Retype exactly the stretch of lines that begins at the line containing "What is the spatial" and ends at the last line of the data, with no other lines.

** START Information given **

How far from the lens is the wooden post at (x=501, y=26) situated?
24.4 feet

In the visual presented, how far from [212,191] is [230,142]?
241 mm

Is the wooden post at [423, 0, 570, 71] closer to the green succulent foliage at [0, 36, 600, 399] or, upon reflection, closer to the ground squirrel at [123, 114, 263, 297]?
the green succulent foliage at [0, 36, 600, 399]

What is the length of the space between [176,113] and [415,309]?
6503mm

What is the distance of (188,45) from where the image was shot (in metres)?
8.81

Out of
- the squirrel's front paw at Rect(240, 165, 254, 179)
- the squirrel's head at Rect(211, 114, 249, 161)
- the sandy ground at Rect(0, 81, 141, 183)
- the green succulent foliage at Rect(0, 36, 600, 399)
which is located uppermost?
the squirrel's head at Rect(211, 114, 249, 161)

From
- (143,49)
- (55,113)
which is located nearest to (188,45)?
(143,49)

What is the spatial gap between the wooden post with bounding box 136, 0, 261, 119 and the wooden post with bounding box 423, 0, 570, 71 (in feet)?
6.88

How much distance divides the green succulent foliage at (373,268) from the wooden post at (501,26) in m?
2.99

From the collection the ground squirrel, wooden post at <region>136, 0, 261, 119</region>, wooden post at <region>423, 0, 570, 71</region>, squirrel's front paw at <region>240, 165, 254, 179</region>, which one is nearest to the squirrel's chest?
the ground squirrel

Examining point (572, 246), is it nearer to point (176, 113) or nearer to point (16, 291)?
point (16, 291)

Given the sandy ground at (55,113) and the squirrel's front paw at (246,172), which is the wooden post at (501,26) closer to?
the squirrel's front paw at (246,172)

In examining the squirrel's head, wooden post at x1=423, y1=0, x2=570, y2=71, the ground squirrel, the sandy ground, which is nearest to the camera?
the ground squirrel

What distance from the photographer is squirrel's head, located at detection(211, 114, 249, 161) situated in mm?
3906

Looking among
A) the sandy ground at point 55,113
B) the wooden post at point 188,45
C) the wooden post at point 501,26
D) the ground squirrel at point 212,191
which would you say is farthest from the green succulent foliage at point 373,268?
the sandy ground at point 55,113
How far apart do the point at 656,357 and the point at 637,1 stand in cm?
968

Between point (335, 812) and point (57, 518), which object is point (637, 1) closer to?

** END Information given **

Complete response:
What is the spatial gap between the wooden post with bounding box 136, 0, 261, 119 and the wooden post with bounding box 423, 0, 570, 71 (in feet)?
6.88

How much distance divides the green succulent foliage at (373,268) from the wooden post at (501,26) in m?
2.99

From the collection the ground squirrel, wooden post at <region>136, 0, 261, 119</region>, wooden post at <region>423, 0, 570, 71</region>, squirrel's front paw at <region>240, 165, 254, 179</region>, which one is nearest to the squirrel's chest?
the ground squirrel

Examining point (572, 246), is it nearer to point (176, 113) or nearer to point (16, 291)?
point (16, 291)

Given the sandy ground at (55,113) and the squirrel's front paw at (246,172), which is the wooden post at (501,26) closer to?
the squirrel's front paw at (246,172)

In examining the squirrel's head, wooden post at x1=423, y1=0, x2=570, y2=71, the ground squirrel, the sandy ground, which is nearest to the camera?
the ground squirrel

What distance from the photographer is squirrel's head, located at detection(211, 114, 249, 161) situated in mm?
3906

Looking among
A) the sandy ground at point 55,113
B) the wooden post at point 188,45
C) the wooden post at point 501,26
D) the ground squirrel at point 212,191
which would you say is farthest from the green succulent foliage at point 373,268?
the sandy ground at point 55,113
How far apart do the point at 656,357 and the point at 637,1 stand in cm?
968

Between point (335, 812) and point (57, 518), which object is point (637, 1) closer to?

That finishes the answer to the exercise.